Senate debates

Monday, 28 November 2022

Committees

Northern Australia Joint Select Committee; Government Response to Report

5:18 pm

Photo of Patrick DodsonPatrick Dodson (WA, Australian Labor Party) Share this | Hansard source

DODSON () (): I rise to speak on the response to the Juukan Gorge inquiry. I was a member of the committee that did the inquiry. On Thursday, the Minister for the Environment and Water tabled the government's response to the interim and the final reports of the inquiry into the destruction of 46,000-year-old caves and Juukan Gorge in the Pilbara region of Western Australia. The destruction of the rock shelters at Juukan Gorge was a wake-up call for the nation It was absolutely necessary that the parliament thoroughly interrogated how such an atrocity could occur within existing legal frameworks. As a member of the Joint Standing Committee on Northern Australia, we had the important task of finding out what went wrong. We needed to understand how to stop it from happening again. I want to acknowledge the resilience and the strength of the PKKP throughout this inquiry. Their integrity and capacity to leverage opportunity by participating even when they had every right to be disengaged has been commendable.

As a committee, we adopted a unique process to ensure cultural safety for witnesses and to show respect for what had been lost. We went on country to hear directly from the people so tragically affected by the needless destruction of culture and the causing of pain to themselves. We held roundtables so that hearings were more accessible and less formal and encouraged conversations and knowledge sharing. As a result, all the committee members could see and feel in person the deep impact of lost culture. I commend the work of my fellow committee members, particularly chairman Warren Entsch, Warren Snowdon and Rachel Siewert for their care and commitment to this inquiry.

The inquiry's interim and final reports demonstrated quite clearly that this incident was endemic of a broken cultural heritage system. Rio Tinto's failures were appalling and systematic of a 'don't care about culture' approach. But they were also legally entitled to do what they did. This destruction could happen anywhere, by any mining or development company and even by governments. There are still existing section 18 notices under the Western Australian Aboriginal Cultural Heritage Act that are active in Western Australia, and there are sites that are just as much at risk. We currently have a system that doesn't protect First Nations culture but equally isn't clear for the proponents of development. We have a scheme that allows destruction of heritage that runs very close to destroying evidence of 60,000 years of First Nations history. While it is legal, proponents should not presume that they have a social licence to cause harm within an existing broken system. In public protests and outrage, Australians showed what occurred at Juukan Gorge should not have been legal and was definitely not moral. They must adopt processes of free, prior and informed consent. They must do better.

I'm proud the Albanese government has accepted seven of the eight recommendations to reform the Australian cultural heritage system. The future cultural heritage system needs to be strong, and it needs to protect that culture for our families and our communities.
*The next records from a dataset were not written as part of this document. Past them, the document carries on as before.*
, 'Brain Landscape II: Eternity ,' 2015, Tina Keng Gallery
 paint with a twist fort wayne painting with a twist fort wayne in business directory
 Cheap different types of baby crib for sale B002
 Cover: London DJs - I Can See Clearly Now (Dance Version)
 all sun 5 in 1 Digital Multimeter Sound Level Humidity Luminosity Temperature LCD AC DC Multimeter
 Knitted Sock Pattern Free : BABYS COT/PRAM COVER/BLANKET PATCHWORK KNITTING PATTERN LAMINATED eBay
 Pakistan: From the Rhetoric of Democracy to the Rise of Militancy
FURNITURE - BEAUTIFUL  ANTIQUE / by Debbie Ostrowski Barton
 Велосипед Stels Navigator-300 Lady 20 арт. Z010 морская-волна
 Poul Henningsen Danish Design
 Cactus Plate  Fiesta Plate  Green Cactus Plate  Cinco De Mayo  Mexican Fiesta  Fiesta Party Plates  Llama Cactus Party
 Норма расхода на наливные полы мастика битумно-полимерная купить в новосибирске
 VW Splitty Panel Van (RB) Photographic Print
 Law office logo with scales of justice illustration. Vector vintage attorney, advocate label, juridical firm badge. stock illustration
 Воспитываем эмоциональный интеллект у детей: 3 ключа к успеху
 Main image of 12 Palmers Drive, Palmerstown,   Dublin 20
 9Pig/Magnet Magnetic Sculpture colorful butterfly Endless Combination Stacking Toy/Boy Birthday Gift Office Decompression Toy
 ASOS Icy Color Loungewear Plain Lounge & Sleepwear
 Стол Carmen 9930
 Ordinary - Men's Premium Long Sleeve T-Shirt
We have committed to developing standalone cultural heritage legislation in the future. It will be developed in partnership with the First Nations Heritage Protection Alliance. It will holistically adopt reforms to address the existing flaws. In this co-design process, we're working through the final recommendation about ongoing portfolio responsibilities. Federal leadership on this is critical to sustaining the preservation and protection of our ancient cultural heritage. That is why there must be minimum standards in federal legislation for states and territories to live up to. Those minimum standards will be rigorously adopted in our future standalone Commonwealth cultural heritage legislation. That is because there has to be a floor—not only aspiration—if we're to protect culture.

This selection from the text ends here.